WHAT IS EXPECTED >> Restate, word for word, all of the material shown below.
====== TASK INPUTS
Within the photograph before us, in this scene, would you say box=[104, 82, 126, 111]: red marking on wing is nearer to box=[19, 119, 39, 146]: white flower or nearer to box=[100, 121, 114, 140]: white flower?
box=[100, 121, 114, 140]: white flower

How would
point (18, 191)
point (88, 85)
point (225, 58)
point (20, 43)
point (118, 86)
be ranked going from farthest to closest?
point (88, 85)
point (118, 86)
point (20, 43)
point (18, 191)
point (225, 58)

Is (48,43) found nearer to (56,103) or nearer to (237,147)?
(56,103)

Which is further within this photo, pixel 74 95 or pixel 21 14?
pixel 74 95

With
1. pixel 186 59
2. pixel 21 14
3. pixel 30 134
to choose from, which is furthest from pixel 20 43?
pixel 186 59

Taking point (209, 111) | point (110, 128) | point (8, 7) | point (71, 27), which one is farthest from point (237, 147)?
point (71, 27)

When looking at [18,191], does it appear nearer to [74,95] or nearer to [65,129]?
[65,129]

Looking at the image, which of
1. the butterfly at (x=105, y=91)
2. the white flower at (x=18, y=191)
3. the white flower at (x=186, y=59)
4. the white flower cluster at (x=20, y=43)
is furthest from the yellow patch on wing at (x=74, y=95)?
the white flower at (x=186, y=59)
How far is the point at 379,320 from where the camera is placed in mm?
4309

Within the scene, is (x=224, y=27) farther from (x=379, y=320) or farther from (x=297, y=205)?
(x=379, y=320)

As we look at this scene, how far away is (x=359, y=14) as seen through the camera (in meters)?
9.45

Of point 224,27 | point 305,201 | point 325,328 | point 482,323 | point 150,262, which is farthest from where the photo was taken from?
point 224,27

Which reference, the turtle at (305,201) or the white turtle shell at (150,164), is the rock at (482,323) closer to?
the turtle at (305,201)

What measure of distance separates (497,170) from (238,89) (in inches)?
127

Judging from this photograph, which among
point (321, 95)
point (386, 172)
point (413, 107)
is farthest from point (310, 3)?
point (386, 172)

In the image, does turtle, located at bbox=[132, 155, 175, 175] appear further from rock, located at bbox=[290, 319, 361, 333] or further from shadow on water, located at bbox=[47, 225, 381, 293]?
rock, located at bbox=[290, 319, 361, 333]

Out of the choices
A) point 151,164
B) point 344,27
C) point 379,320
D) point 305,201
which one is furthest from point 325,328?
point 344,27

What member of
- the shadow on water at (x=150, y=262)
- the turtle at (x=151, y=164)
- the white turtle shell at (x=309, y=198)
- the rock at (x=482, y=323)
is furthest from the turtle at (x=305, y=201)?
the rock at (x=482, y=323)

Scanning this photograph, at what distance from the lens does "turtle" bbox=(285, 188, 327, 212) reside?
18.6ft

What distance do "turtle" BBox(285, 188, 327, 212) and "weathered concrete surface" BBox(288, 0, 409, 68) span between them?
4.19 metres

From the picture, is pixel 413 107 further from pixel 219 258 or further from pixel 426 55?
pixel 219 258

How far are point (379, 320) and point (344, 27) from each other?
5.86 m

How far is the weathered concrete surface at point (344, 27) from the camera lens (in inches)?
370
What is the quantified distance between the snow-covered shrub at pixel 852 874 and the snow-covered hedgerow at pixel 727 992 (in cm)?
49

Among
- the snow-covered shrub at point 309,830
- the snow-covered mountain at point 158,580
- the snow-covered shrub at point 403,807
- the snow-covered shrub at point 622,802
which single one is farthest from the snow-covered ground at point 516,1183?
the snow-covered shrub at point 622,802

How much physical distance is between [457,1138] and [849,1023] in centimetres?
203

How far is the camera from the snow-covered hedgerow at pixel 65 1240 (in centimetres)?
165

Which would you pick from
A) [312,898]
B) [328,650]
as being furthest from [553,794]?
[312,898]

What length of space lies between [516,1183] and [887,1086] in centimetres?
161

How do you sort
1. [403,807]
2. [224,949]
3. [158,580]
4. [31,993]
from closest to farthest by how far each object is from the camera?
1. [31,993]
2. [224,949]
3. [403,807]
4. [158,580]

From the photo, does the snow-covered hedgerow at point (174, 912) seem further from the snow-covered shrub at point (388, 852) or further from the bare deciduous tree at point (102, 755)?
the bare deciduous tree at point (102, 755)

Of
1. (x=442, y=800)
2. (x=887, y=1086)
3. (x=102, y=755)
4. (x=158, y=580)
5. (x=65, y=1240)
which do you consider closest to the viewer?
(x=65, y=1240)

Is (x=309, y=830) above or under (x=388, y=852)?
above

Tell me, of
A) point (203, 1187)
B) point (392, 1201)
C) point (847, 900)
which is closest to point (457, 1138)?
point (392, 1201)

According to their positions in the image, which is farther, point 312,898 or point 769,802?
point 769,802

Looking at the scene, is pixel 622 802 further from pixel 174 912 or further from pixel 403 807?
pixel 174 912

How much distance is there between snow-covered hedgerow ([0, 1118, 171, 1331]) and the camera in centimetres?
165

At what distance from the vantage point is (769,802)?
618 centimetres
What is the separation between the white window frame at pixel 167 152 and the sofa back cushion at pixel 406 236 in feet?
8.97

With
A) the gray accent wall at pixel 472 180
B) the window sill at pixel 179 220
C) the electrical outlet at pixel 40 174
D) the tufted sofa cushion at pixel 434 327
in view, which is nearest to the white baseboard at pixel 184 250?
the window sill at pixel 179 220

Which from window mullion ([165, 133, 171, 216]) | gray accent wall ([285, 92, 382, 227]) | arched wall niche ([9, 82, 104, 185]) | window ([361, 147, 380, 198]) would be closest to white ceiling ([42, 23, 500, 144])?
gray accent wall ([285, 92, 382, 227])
============
TASK ANSWER >>
Within the photograph before us, in this scene, would you say box=[104, 82, 126, 111]: red marking on wing is nearer to box=[19, 119, 39, 146]: white flower or nearer to box=[100, 121, 114, 140]: white flower?
box=[100, 121, 114, 140]: white flower

How would
point (18, 191)
point (88, 85)
point (225, 58)
point (20, 43)
point (118, 86)
be ranked going from farthest to closest?
point (88, 85)
point (118, 86)
point (20, 43)
point (18, 191)
point (225, 58)

Is (48,43) found nearer to (56,103) or nearer to (237,147)?
(56,103)

Which is further within this photo, pixel 74 95 or pixel 21 14?
pixel 74 95

With
1. pixel 186 59
2. pixel 21 14
3. pixel 30 134
to choose from, which is furthest from pixel 20 43?
pixel 186 59

Taking point (209, 111) | point (110, 128) | point (8, 7) | point (71, 27), which one is farthest from point (237, 147)?
point (71, 27)

When looking at [18,191], does it appear nearer to [74,95] or nearer to [65,129]?
[65,129]

Looking at the image, which of
1. the butterfly at (x=105, y=91)
2. the white flower at (x=18, y=191)
3. the white flower at (x=186, y=59)
4. the white flower cluster at (x=20, y=43)
is furthest from the yellow patch on wing at (x=74, y=95)?
the white flower at (x=186, y=59)
How far is the point at 379,320 from where the camera is placed in mm?
4309

Within the scene, is (x=224, y=27) farther from (x=379, y=320) or farther from (x=297, y=205)?
(x=379, y=320)

As we look at this scene, how far away is (x=359, y=14) as seen through the camera (in meters)?
9.45

Of point 224,27 | point 305,201 | point 325,328 | point 482,323 | point 150,262, which is farthest from where the photo was taken from?
point 224,27

Which reference, the turtle at (305,201) or the white turtle shell at (150,164), is the rock at (482,323) closer to?
the turtle at (305,201)

What measure of distance separates (497,170) from (238,89) (in inches)?
127

Judging from this photograph, which among
point (321, 95)
point (386, 172)
point (413, 107)
is farthest from point (310, 3)?
point (386, 172)

In the image, does turtle, located at bbox=[132, 155, 175, 175] appear further from rock, located at bbox=[290, 319, 361, 333] or further from shadow on water, located at bbox=[47, 225, 381, 293]?
rock, located at bbox=[290, 319, 361, 333]

Out of the choices
A) point 151,164
B) point 344,27
C) point 379,320
D) point 305,201
which one is furthest from point 325,328?
point 344,27

What member of
- the shadow on water at (x=150, y=262)
- the turtle at (x=151, y=164)
- the white turtle shell at (x=309, y=198)
- the rock at (x=482, y=323)
is furthest from the turtle at (x=305, y=201)?
the rock at (x=482, y=323)

Scanning this photograph, at what distance from the lens does "turtle" bbox=(285, 188, 327, 212) reside?
18.6ft

What distance do "turtle" BBox(285, 188, 327, 212) and "weathered concrete surface" BBox(288, 0, 409, 68) span between them?
4.19 metres

From the picture, is pixel 413 107 further from pixel 219 258 or further from pixel 426 55?
pixel 219 258

How far are point (379, 320) and point (344, 27) from each other?
5.86 m

How far is the weathered concrete surface at point (344, 27) from the camera lens (in inches)?
370
What is the quantified distance between the snow-covered shrub at pixel 852 874 and the snow-covered hedgerow at pixel 727 992 (in cm)?
49

Among
- the snow-covered shrub at point 309,830
- the snow-covered mountain at point 158,580
- the snow-covered shrub at point 403,807
- the snow-covered shrub at point 622,802
which single one is farthest from the snow-covered ground at point 516,1183?
the snow-covered shrub at point 622,802

How much physical distance is between [457,1138] and [849,1023] in centimetres?
203

How far is the camera from the snow-covered hedgerow at pixel 65 1240 (in centimetres)?
165

Which would you pick from
A) [312,898]
B) [328,650]
as being furthest from [553,794]?
[312,898]

What length of space lies between [516,1183] and [887,1086] in centimetres?
161

How do you sort
1. [403,807]
2. [224,949]
3. [158,580]
4. [31,993]
from closest to farthest by how far each object is from the camera?
1. [31,993]
2. [224,949]
3. [403,807]
4. [158,580]

From the photo, does the snow-covered hedgerow at point (174, 912) seem further from the snow-covered shrub at point (388, 852) or further from the bare deciduous tree at point (102, 755)?
the bare deciduous tree at point (102, 755)

Of
1. (x=442, y=800)
2. (x=887, y=1086)
3. (x=102, y=755)
4. (x=158, y=580)
5. (x=65, y=1240)
which do you consider closest to the viewer?
(x=65, y=1240)

Is (x=309, y=830) above or under (x=388, y=852)?
above

Tell me, of
A) point (203, 1187)
B) point (392, 1201)
C) point (847, 900)
which is closest to point (457, 1138)?
point (392, 1201)

According to their positions in the image, which is farther, point 312,898 or point 769,802?
point 769,802

Looking at the scene, is pixel 622 802 further from pixel 174 912 or further from pixel 403 807?
pixel 174 912

How much distance is there between snow-covered hedgerow ([0, 1118, 171, 1331]) and the camera in centimetres?
165

At what distance from the vantage point is (769,802)?
618 centimetres
What is the separation between the white window frame at pixel 167 152 and the sofa back cushion at pixel 406 236 in feet?
8.97

With
A) the gray accent wall at pixel 472 180
B) the window sill at pixel 179 220
C) the electrical outlet at pixel 40 174
D) the tufted sofa cushion at pixel 434 327
in view, which is nearest to the white baseboard at pixel 184 250?
the window sill at pixel 179 220

Which from window mullion ([165, 133, 171, 216]) | gray accent wall ([285, 92, 382, 227]) | arched wall niche ([9, 82, 104, 185]) | window ([361, 147, 380, 198]) would be closest to white ceiling ([42, 23, 500, 144])?
gray accent wall ([285, 92, 382, 227])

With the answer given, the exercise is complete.